## Detalhes da tarefa
Por favor, reproduza fielmente somente as linhas da listagem abaixo que vão da linha com "2000 Toyota Tacoma Base" até a linha com "used 2017 Lincoln MKX car, priced at $16,991", incluindo as duas. Deixe as imagens de fora da resposta.

## Trechos da listagem
════════════════

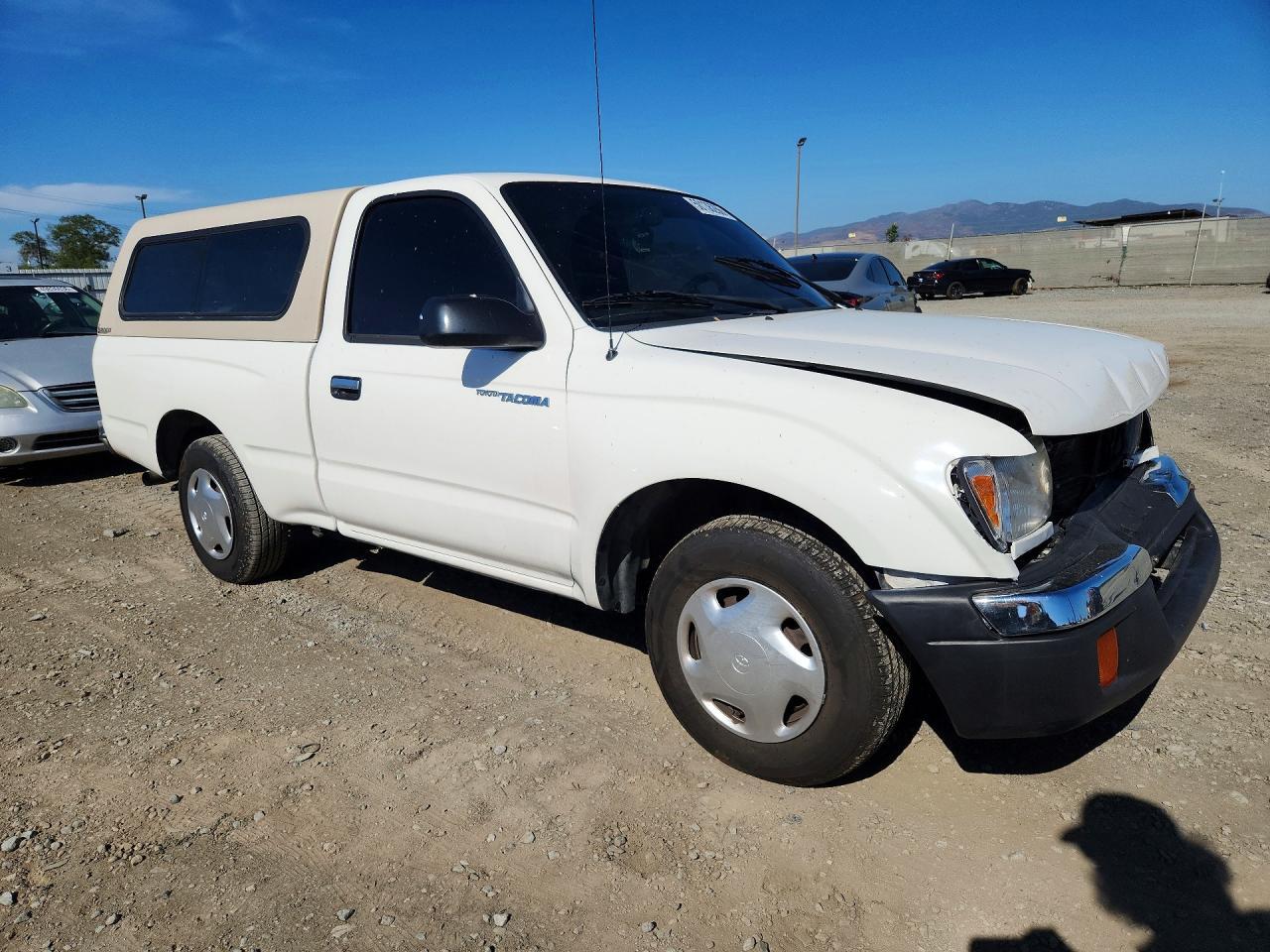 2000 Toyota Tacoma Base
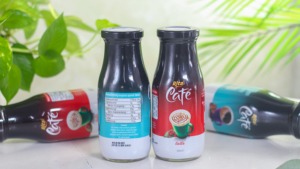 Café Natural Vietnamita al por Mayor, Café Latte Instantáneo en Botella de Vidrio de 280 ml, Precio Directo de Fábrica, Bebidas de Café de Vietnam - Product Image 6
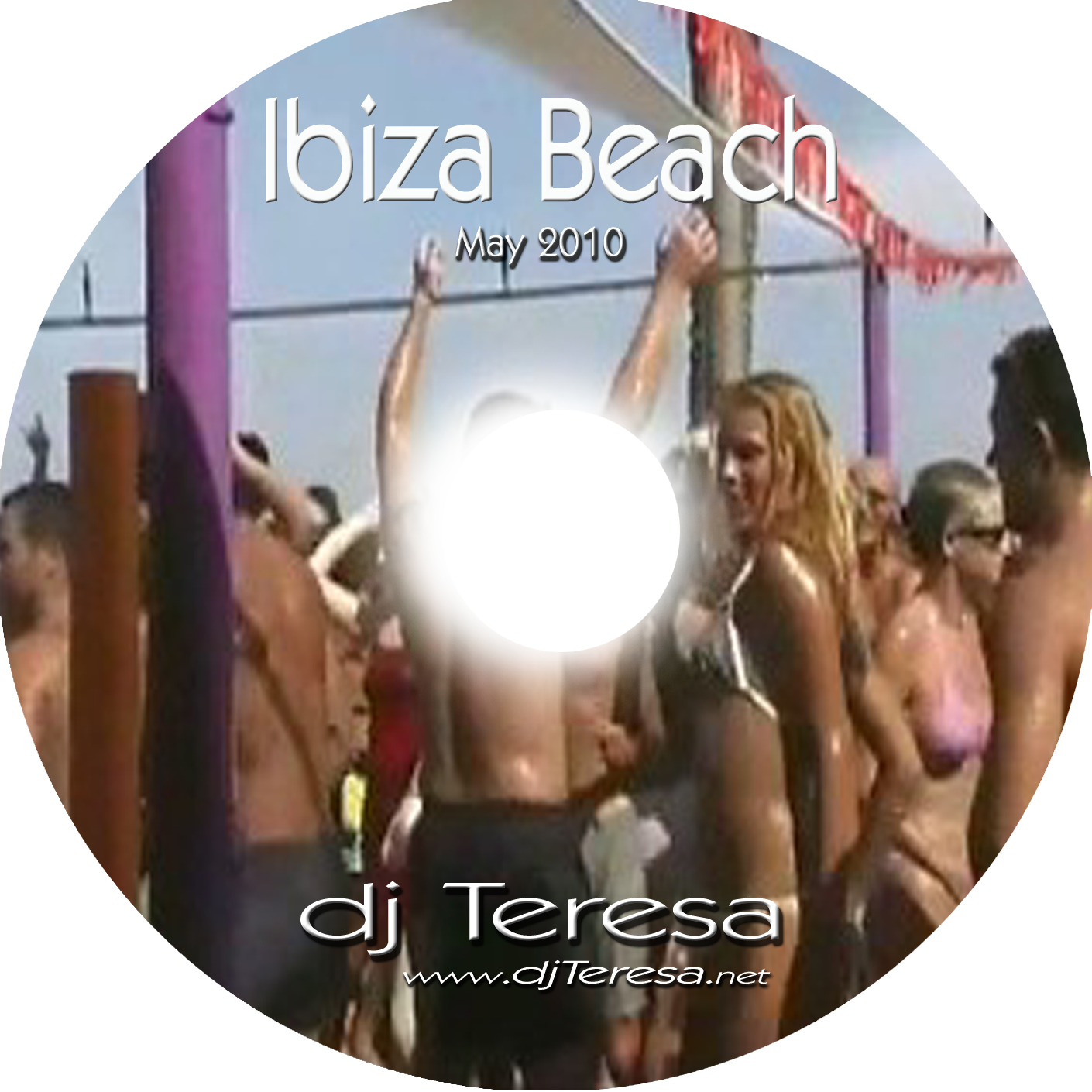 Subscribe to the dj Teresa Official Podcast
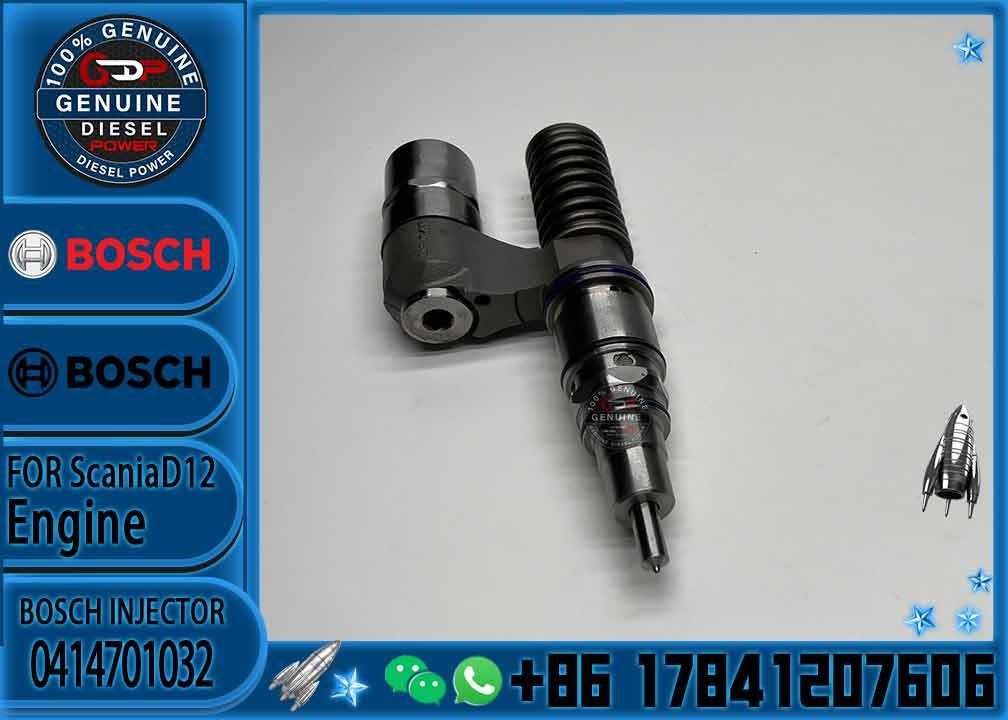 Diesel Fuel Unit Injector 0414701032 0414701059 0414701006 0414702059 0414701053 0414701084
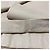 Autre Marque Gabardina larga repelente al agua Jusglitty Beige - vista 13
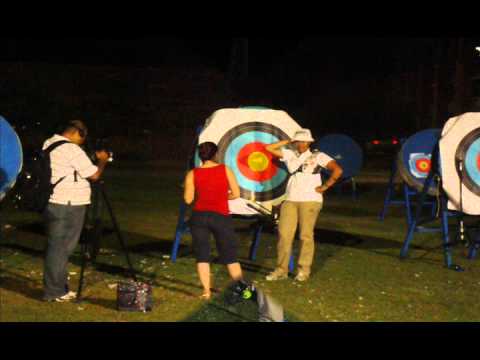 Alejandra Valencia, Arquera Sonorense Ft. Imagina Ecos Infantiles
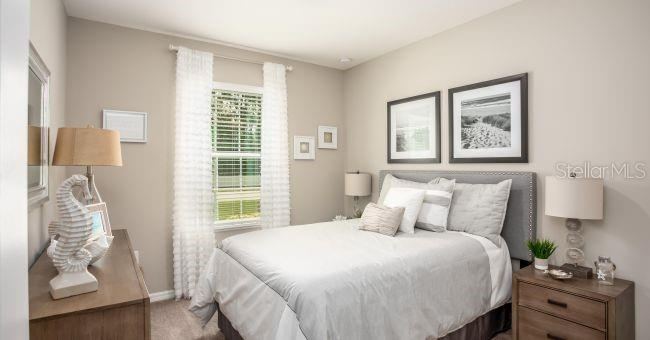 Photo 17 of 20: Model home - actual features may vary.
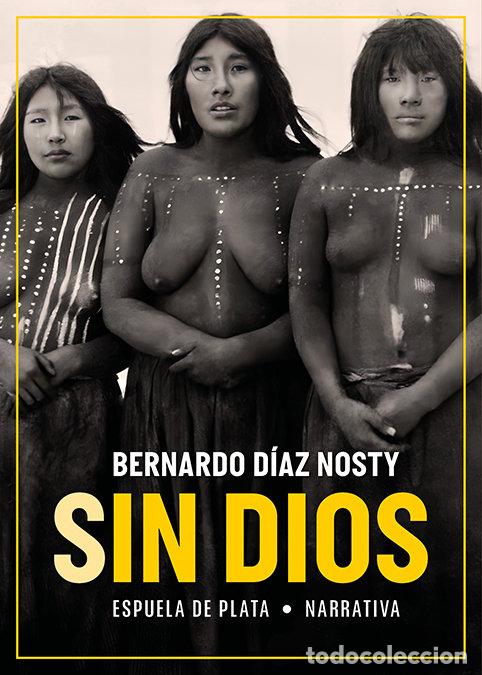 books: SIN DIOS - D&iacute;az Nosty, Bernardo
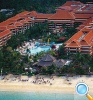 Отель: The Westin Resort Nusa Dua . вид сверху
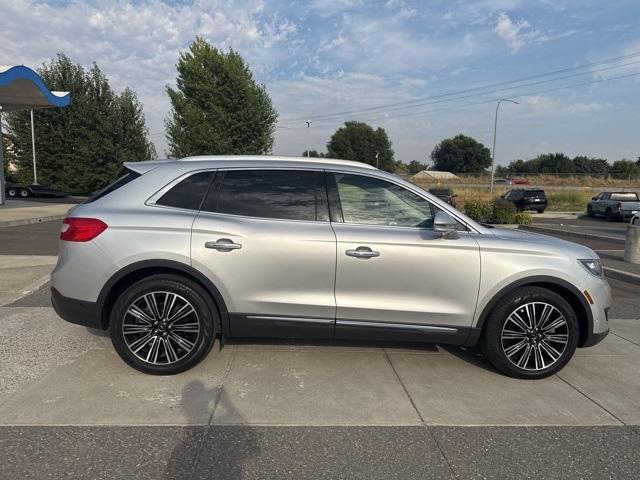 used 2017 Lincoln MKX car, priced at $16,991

════════════════

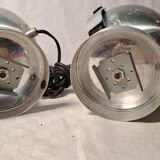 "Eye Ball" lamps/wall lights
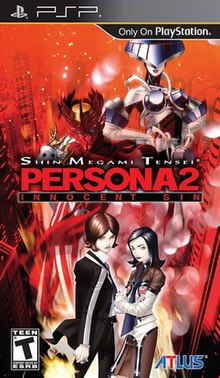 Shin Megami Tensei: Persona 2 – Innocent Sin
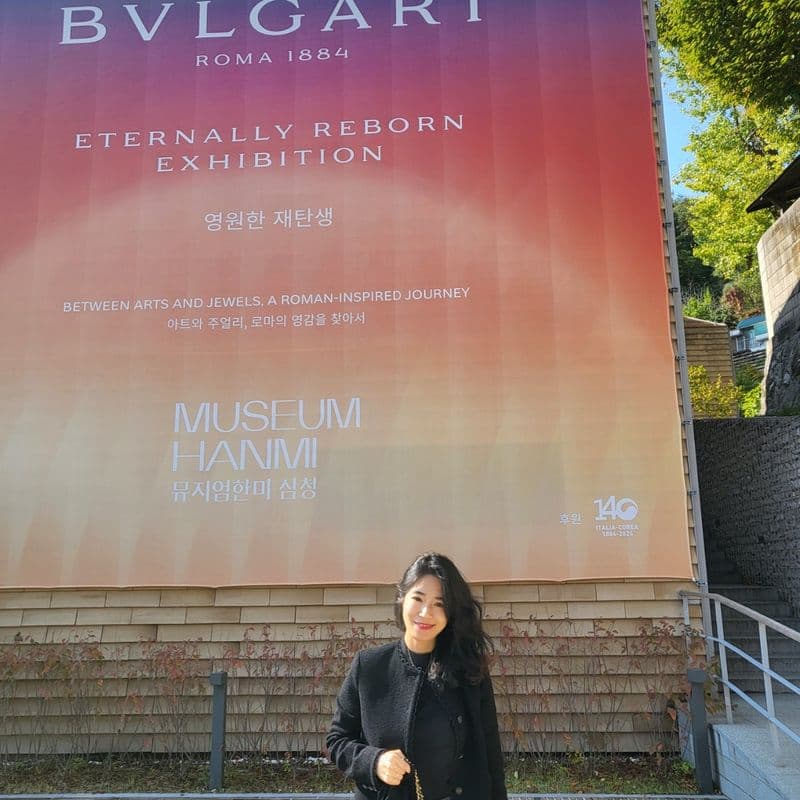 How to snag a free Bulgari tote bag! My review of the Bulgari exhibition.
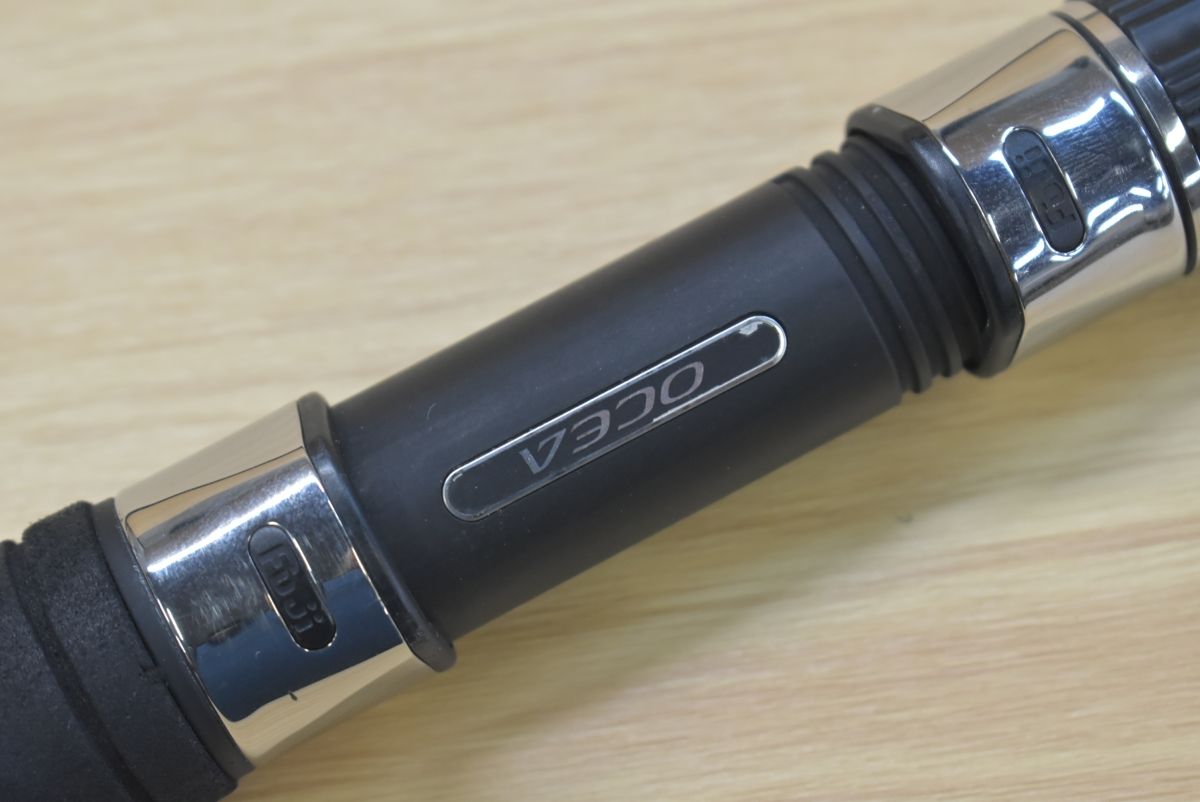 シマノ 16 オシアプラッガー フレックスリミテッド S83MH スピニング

════════════════

## Seção de resposta
 2000 Toyota Tacoma Base
 Café Natural Vietnamita al por Mayor, Café Latte Instantáneo en Botella de Vidrio de 280 ml, Precio Directo de Fábrica, Bebidas de Café de Vietnam - Product Image 6
 Subscribe to the dj Teresa Official Podcast
 Diesel Fuel Unit Injector 0414701032 0414701059 0414701006 0414702059 0414701053 0414701084
 Autre Marque Gabardina larga repelente al agua Jusglitty Beige - vista 13
 Alejandra Valencia, Arquera Sonorense Ft. Imagina Ecos Infantiles
 Photo 17 of 20: Model home - actual features may vary.
 books: SIN DIOS - D&iacute;az Nosty, Bernardo
 Отель: The Westin Resort Nusa Dua . вид сверху
 used 2017 Lincoln MKX car, priced at $16,991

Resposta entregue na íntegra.